Recursive Feature Elimination. Recursive feature elimination (RFE) method works with predictive models. The feature which contributes the least to the result is determined by the model during each recursion and then eliminated. The recursive process goes on until the number of remaining features does not exceed the threshold we set.

In our implementation, we used random forest as the predictive model during the RFE process, where 25 decision trees were ensembled. 30 features were selected.

It is worth mentioning that the above steps of feature selection are not quite clear at the initial stage. Instead, they are determined by trying applying common feature selection methods(including filters, wrappers and embedded ones) by following the principles that through one single selection process, an appropriate number of features can be eliminated. Removing too many or too few features in one process are avoided because the extreme threshold of the former extremizes the training data distribution, and the latter fails the selection process.

2.4 Modeling and Evaluation

We chose linear regression, a simple machine learning model for the purpose of classification, with \(L_1\) norm as the penalty, and liblinear as the solver. The max iteration was set to \(10^4\).

For evaluation, we used common metrics, including:

  • F1-score

  • Accuracy

  • Sensitivity

  • Specificity

  • Precision

  • ROC curve [5] and area under curve (AUC).

Each metrics were calculated with respect to the 30% test data for 50 random splits of the dataset.

3 Results and Discussions

3.1 Metrics Performance

The performance of the LR model on the selected metrics is listed in Table 1, and visualized in Fig. 3. The error bar indicates the 95% confidence interval (95% CI).

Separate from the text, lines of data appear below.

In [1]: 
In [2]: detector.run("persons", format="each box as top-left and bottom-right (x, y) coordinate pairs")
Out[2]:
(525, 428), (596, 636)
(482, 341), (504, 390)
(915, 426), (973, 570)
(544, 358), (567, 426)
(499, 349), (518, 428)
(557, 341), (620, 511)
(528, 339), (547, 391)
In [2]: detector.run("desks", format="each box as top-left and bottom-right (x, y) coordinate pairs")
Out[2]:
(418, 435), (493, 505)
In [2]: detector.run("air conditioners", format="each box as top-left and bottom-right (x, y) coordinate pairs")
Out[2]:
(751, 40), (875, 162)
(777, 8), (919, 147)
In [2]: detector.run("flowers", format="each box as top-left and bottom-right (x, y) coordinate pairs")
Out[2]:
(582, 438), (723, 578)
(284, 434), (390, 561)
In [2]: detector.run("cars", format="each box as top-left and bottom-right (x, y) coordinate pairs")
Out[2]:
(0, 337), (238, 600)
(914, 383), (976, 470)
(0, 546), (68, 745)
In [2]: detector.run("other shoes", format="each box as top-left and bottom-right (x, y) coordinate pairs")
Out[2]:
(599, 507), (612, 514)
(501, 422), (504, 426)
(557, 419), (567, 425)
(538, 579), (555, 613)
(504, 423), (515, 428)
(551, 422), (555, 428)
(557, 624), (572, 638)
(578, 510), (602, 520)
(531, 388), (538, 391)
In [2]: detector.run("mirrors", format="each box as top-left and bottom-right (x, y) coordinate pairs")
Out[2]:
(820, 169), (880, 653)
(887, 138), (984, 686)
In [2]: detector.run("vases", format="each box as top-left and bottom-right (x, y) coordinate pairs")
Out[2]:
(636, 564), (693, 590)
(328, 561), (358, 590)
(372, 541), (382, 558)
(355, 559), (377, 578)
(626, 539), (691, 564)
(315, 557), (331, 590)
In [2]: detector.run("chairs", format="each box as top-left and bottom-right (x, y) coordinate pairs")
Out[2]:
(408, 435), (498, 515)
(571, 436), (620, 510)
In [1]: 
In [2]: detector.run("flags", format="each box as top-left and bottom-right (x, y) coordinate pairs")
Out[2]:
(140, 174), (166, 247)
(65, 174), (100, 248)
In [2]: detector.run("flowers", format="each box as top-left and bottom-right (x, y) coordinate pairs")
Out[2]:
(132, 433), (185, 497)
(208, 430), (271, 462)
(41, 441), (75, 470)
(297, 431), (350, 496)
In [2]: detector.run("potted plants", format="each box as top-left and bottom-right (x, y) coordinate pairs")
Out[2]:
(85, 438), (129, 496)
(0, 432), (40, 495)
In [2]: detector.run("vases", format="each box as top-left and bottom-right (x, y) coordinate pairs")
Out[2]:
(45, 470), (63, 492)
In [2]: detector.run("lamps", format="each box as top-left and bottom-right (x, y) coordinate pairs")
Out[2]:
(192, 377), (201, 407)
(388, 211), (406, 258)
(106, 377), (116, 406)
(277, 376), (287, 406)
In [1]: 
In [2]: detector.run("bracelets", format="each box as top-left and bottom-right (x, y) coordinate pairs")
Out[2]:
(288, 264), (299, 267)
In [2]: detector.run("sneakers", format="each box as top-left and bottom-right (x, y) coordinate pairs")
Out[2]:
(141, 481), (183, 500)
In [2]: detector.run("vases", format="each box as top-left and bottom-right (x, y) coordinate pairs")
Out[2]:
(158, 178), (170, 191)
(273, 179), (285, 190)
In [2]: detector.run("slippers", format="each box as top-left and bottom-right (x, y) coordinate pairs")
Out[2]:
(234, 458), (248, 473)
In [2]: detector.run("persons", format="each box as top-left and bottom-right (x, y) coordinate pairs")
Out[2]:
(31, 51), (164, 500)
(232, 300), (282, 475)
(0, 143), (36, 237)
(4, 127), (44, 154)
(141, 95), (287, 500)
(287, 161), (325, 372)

It can be seen from the figure that the model is robust to different split of training and test sets. Thus the metrics have a small interval of 95% CI.

The sensitivity is relatively low compared with other metrics. As the BUSI dataset suffers from data imbalance, where the number of available benign ROIs is nearly twice as that of malignant ones. Considering the definition of the sensitivity metric, it may be improved by properly oversampling the positive samples, i.e. malignant ROIs.

Fig. 3.
figure 3

Numerical metrics

Table 1. Metrics

3.2 ROC Curve

The ROC curve of the model on a random split of the dataset is shown in Fig. 4. The corresponding AUC is 0.9469.

The ROC curve and corresponding AUC reveal that the model has a relatively high predictive value from an overall perspective, especially considering the imbalance of the dataset in this study.

Fig. 4.
figure 4

The blue line is the ROC curve of our model on a random split of the dataset. (Color figure online)

3.3 Calibration Curve

The calibration curve corresponding to the model with the ROC Curve above is shown below in Fig. 5. As can be seen from the figure, when the predicted value is at lower (<0.3) and higher (>0.7) values, the calibration curve of the model is close to the perfectly calibrated curve. The deviation on the interval around 0.5 indicates that the model has much room for improvement. Attaching attention technologies or simply put more weight on the training samples whose predicted value falls in the interval around 0.5 may lead to the calibration curve approaching to the perfectly calibrated one and improve the performance of the model.

Fig. 5.
figure 5

The calibration curve of a random split.

4 Conclusion

We present a computational US image modeling algorithm to accurately identify breast tumors. The algorithm is able to extract reproducible and interpretable features to differentiate breast tumor malignancy. Using these clinically relevant features, the proposed classification model achieves promising results based on clinical US images from public BUSI dataset. We anticipate that the proposed tumor identification and feature extraction and selection scheme can adapt to a broader category of cancers.